En 2024, pour la première fois depuis l’ère post-Covid, les ventes d’articles de luxe ont reculé. L’industrie subit de plein fouet le net repli des marchés asiatiques et la forte contraction du nombre de clients, pour beaucoup issus des classes moyennes. À l’exception de l’ultra-luxe, de l’horlogerie et de la joaillerie qui progressent chez certaines marques et du marché de la cosmétique – beauté, en net développement sous l’impulsion de la génération Z, tous les produits sont concernés : prêt-à-porter, maroquinerie, accessoires, vins et spiritueux.
Au cours de ces dernières années, dans une course effrénée pour gagner des parts de marché dans un contexte de croissance annuelle extrêmement dynamique, les grands acteurs du luxe ont multiplié les acquisitions et augmenté leurs investissements. Mais dans ce contexte nouveau de baisse des volumes, ils ne pourront pas échapper à un exercice de rationalisation de leurs coûts et d’optimisation de leurs dépenses et de leurs frais généraux, sans obérer leur capacité à répondre à une reprise du marché, vraisemblablement à partir du second semestre de cette année. Comment concilier rationalisation des coûts et maintien de l’excellence de l’offre ? Plusieurs axes de travail sont à explorer sur trois niveaux de la chaine de valeur : les achats, la chaine logistique et la fabrication.

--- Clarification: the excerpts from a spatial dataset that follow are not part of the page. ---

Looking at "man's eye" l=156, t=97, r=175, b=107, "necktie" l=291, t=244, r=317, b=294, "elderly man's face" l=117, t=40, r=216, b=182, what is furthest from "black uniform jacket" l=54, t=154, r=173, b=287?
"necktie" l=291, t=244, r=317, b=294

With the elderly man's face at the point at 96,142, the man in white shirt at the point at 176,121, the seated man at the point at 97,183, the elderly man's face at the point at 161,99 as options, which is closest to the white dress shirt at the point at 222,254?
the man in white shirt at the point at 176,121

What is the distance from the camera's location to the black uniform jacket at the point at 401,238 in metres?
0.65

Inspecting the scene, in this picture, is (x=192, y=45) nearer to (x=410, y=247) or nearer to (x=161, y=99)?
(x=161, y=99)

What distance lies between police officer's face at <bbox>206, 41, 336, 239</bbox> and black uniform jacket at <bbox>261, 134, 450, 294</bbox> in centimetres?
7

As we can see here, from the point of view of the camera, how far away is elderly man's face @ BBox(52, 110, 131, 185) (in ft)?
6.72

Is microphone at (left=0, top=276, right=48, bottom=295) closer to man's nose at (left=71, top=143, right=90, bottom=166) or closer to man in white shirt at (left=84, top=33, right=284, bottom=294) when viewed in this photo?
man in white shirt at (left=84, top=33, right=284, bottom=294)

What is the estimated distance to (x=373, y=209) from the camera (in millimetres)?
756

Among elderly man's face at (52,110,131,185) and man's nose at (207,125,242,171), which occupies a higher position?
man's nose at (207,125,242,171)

Les priorités des stratégies d’achats devraient aller vers une rationalisation du sourcing dans une approche de type « budget base zéro « (BBZ) et la mise en place de centres de services d’achats partagés communs à plusieurs marques, par exemple dans le domaine des métaux précieux, tout en préservant leur autonomie pour les achats qui leur sont propres. Concernant la chaine logistique, il faut profiter de la baisse des volumes pour ajuster les stocks, raccourcir les délais, améliorer la performance globale de la chaine, regrouper dans des plateformes centrales la gestion des stocks et des commandes dans le sens de la mutualisation.

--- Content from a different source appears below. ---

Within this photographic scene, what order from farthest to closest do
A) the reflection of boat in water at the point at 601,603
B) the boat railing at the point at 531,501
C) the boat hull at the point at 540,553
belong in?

Enfin, dans le domaine de la fabrication, c’est le moment ou jamais d’ajuster les capacités de production et de gagner en performance. À moyen terme, il faut probablement que les acteurs du luxe revoient en profondeur leur modèle pour passer du « 100 % à façon » à une production en partie de « produits finis » avec une montée en compétences de certains fournisseurs pour qu’ils prennent en charge l’ensemble de la chaine de valeur (approvisionnement, contrôle qualité aval et amont, fabrication et expédition d’articles ou de produits semi-finis). En outre, pour faire face à l’accélération du rythme des collections, il est indispensable de déployer des processus de développement et d’industrialisation des nouveaux produits selon les meilleurs standards « best-in-class », avec une définition claire des rôles et responsabilités des différents acteurs.

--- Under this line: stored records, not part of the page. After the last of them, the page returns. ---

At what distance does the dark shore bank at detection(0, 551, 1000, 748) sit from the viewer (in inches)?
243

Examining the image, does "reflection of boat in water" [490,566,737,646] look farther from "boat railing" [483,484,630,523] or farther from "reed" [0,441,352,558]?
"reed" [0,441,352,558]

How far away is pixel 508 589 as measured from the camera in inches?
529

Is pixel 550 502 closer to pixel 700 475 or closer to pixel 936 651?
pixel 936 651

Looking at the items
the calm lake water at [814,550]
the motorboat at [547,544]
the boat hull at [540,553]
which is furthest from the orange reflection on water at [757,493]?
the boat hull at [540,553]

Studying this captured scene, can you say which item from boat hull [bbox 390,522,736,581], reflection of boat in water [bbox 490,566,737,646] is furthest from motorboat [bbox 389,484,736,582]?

Les prochains mois doivent donc être considérés comme une période de transition permettant aux maisons du luxe de se concentrer sur leur transformation et celles de leurs façonniers. Leur défi est de se mettre en position de répondre durablement et de façon rentable à la reprise prévisible du marché alors que la contraction de leur résultat en 2024 les oblige à une plus grande sélectivité dans les projets en favorisant ceux qui peuvent avoir un impact significatif sur leurs coûts, sans sacrifier leurs savoir-faire, élément fondamental de leur réputation et de leur proposition de valeur.